Spatial question items

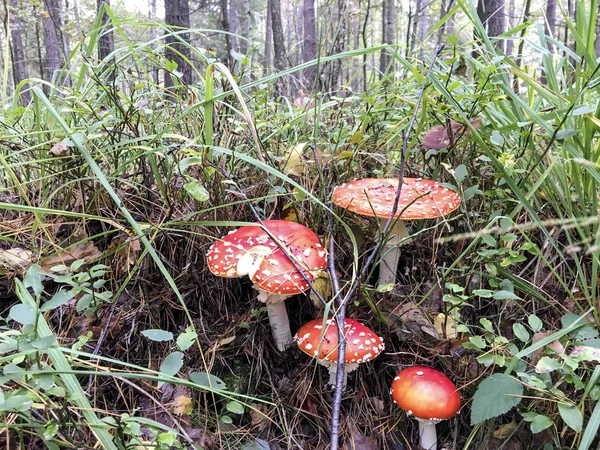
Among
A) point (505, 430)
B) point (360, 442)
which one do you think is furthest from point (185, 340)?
point (505, 430)

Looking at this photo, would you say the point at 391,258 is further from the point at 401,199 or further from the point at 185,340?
the point at 185,340

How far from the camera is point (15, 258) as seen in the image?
192cm

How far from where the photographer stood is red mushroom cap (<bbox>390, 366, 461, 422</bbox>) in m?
1.54

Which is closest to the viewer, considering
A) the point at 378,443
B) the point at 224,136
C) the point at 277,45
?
the point at 378,443

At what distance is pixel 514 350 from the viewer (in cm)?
142

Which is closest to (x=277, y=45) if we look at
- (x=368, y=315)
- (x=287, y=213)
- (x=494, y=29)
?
(x=494, y=29)

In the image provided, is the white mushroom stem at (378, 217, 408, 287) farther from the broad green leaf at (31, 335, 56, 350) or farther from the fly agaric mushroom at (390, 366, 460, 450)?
the broad green leaf at (31, 335, 56, 350)

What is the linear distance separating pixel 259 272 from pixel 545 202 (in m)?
1.44

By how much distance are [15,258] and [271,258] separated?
128cm

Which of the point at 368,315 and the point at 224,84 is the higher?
the point at 224,84

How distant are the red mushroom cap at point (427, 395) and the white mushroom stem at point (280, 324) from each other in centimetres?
55

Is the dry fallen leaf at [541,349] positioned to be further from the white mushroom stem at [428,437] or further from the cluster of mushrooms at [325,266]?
the white mushroom stem at [428,437]

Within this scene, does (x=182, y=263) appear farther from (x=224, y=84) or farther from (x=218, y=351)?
(x=224, y=84)

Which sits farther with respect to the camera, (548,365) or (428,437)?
(428,437)
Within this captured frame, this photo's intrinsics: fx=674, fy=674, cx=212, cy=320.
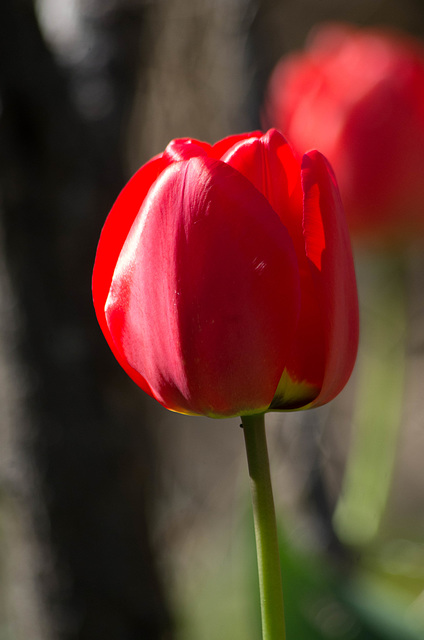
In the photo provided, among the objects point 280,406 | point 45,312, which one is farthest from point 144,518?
point 280,406

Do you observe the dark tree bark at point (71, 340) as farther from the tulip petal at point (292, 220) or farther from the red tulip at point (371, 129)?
the tulip petal at point (292, 220)

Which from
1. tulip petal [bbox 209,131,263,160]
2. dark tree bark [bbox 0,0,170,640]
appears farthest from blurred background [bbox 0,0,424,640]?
tulip petal [bbox 209,131,263,160]

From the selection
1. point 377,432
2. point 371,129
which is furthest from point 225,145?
point 377,432

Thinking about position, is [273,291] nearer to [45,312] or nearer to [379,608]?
[379,608]

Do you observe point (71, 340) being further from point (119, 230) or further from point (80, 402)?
point (119, 230)

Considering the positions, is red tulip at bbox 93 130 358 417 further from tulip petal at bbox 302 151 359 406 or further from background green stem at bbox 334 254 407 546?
background green stem at bbox 334 254 407 546

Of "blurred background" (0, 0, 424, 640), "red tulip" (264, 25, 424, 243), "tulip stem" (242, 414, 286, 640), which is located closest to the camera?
"tulip stem" (242, 414, 286, 640)

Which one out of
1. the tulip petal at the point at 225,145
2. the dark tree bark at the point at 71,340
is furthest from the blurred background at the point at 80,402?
the tulip petal at the point at 225,145
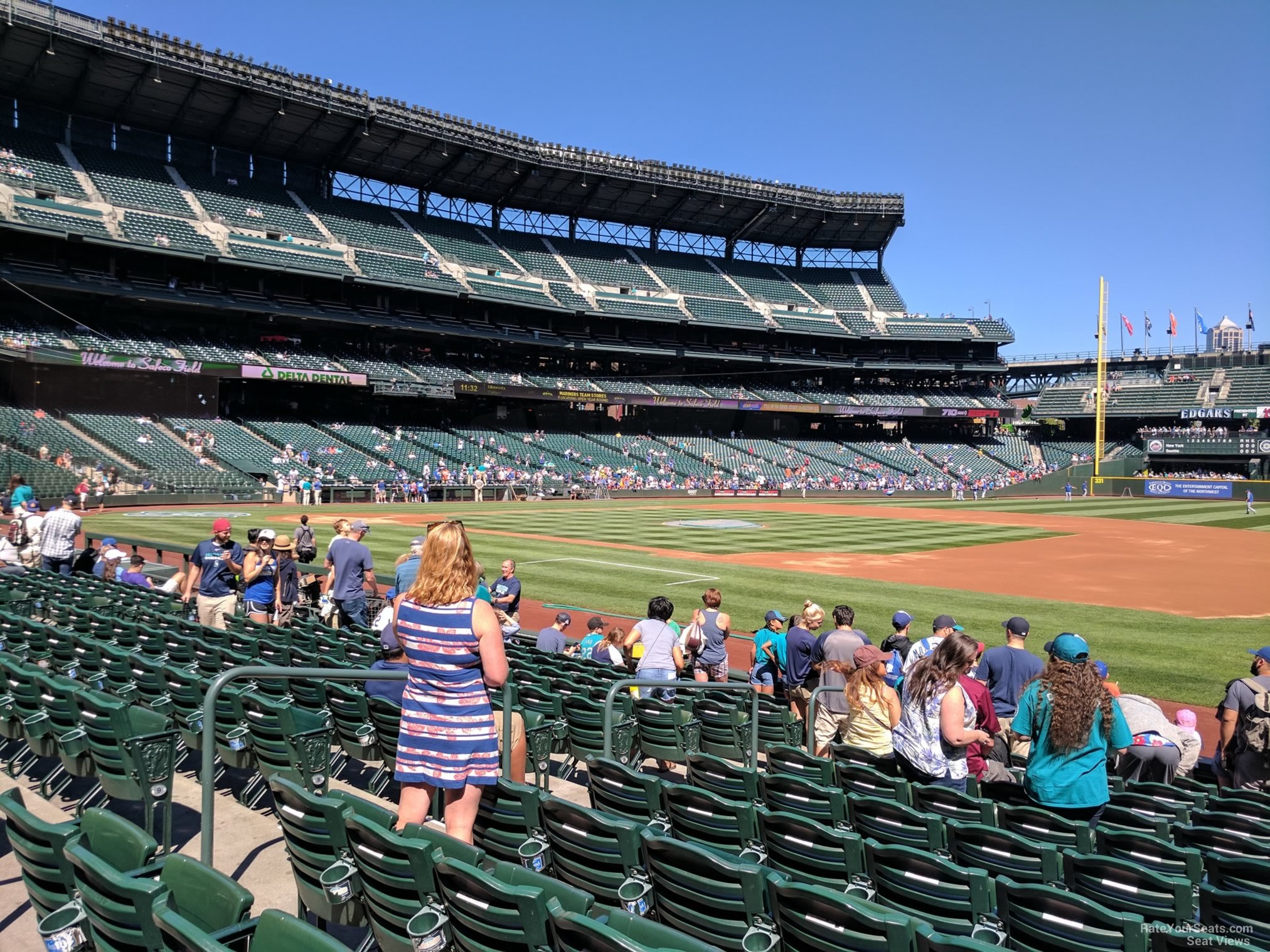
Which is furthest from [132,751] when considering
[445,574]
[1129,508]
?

• Set exercise
Recast every line of the items above as a JSON list of strings, one string per line, skipping blank lines. Leave the pictures out.

• Response
[
  "Among",
  "A) point (505, 430)",
  "B) point (360, 442)",
  "which one do you think is furthest from point (185, 340)?",
  "point (505, 430)",
  "Looking at this photo, would you say the point at 391,258 is further from the point at 401,199 or further from the point at 185,340?",
  "the point at 185,340",
  "How far from the camera is point (15, 258) as seen in the image?",
  "192cm",
  "How far from where the photographer stood is red mushroom cap (<bbox>390, 366, 461, 422</bbox>) in m?",
  "1.54",
  "Which is closest to the viewer, considering",
  "A) the point at 378,443",
  "B) the point at 224,136",
  "C) the point at 277,45",
  "?",
  "the point at 378,443",
  "At what distance is pixel 514 350 from the viewer (in cm)?",
  "142",
  "Which is closest to (x=277, y=45) if we look at",
  "- (x=368, y=315)",
  "- (x=287, y=213)",
  "- (x=494, y=29)",
  "?",
  "(x=494, y=29)",
  "In the image provided, is the white mushroom stem at (378, 217, 408, 287) farther from the broad green leaf at (31, 335, 56, 350) or farther from the fly agaric mushroom at (390, 366, 460, 450)?",
  "the broad green leaf at (31, 335, 56, 350)",
  "What is the linear distance separating pixel 259 272 from pixel 545 202 (in m)?",
  "1.44",
  "By how much distance are [15,258] and [271,258] separated?",
  "128cm",
  "Which of the point at 368,315 and the point at 224,84 is the higher?",
  "the point at 224,84",
  "How distant are the red mushroom cap at point (427, 395) and the white mushroom stem at point (280, 324) from each other in centimetres?",
  "55",
  "Is the dry fallen leaf at [541,349] positioned to be further from the white mushroom stem at [428,437] or further from the cluster of mushrooms at [325,266]?",
  "the white mushroom stem at [428,437]",
  "Within this scene, does (x=182, y=263) appear farther from (x=224, y=84) or farther from (x=218, y=351)?",
  "(x=224, y=84)",
  "Which sits farther with respect to the camera, (548,365) or (428,437)?",
  "(428,437)",
  "Within this captured frame, this photo's intrinsics: fx=674, fy=674, cx=212, cy=320.",
  "In the photo provided, among the objects point 280,406 | point 45,312, which one is farthest from point 144,518?",
  "point 280,406",
  "Do you observe the dark tree bark at point (71, 340) as farther from the tulip petal at point (292, 220) or farther from the red tulip at point (371, 129)?",
  "the tulip petal at point (292, 220)",
  "Which from",
  "1. tulip petal [bbox 209,131,263,160]",
  "2. dark tree bark [bbox 0,0,170,640]",
  "appears farthest from blurred background [bbox 0,0,424,640]?",
  "tulip petal [bbox 209,131,263,160]",
  "From the selection",
  "1. point 377,432",
  "2. point 371,129",
  "which is furthest from point 225,145?",
  "point 377,432",
  "Thinking about position, is [273,291] nearer to [45,312] or nearer to [379,608]?",
  "[379,608]",
  "Do you observe point (71, 340) being further from point (119, 230) or further from point (80, 402)?",
  "point (119, 230)",
  "Considering the positions, is red tulip at bbox 93 130 358 417 further from tulip petal at bbox 302 151 359 406 or further from background green stem at bbox 334 254 407 546?",
  "background green stem at bbox 334 254 407 546",
  "Of \"blurred background\" (0, 0, 424, 640), \"red tulip\" (264, 25, 424, 243), \"tulip stem\" (242, 414, 286, 640), which is located closest to the camera?",
  "\"tulip stem\" (242, 414, 286, 640)",
  "Which one out of",
  "1. the tulip petal at the point at 225,145",
  "2. the dark tree bark at the point at 71,340",
  "is furthest from the blurred background at the point at 80,402?",
  "the tulip petal at the point at 225,145",
  "Which is furthest from [132,751] when considering",
  "[445,574]",
  "[1129,508]",
  "?"
]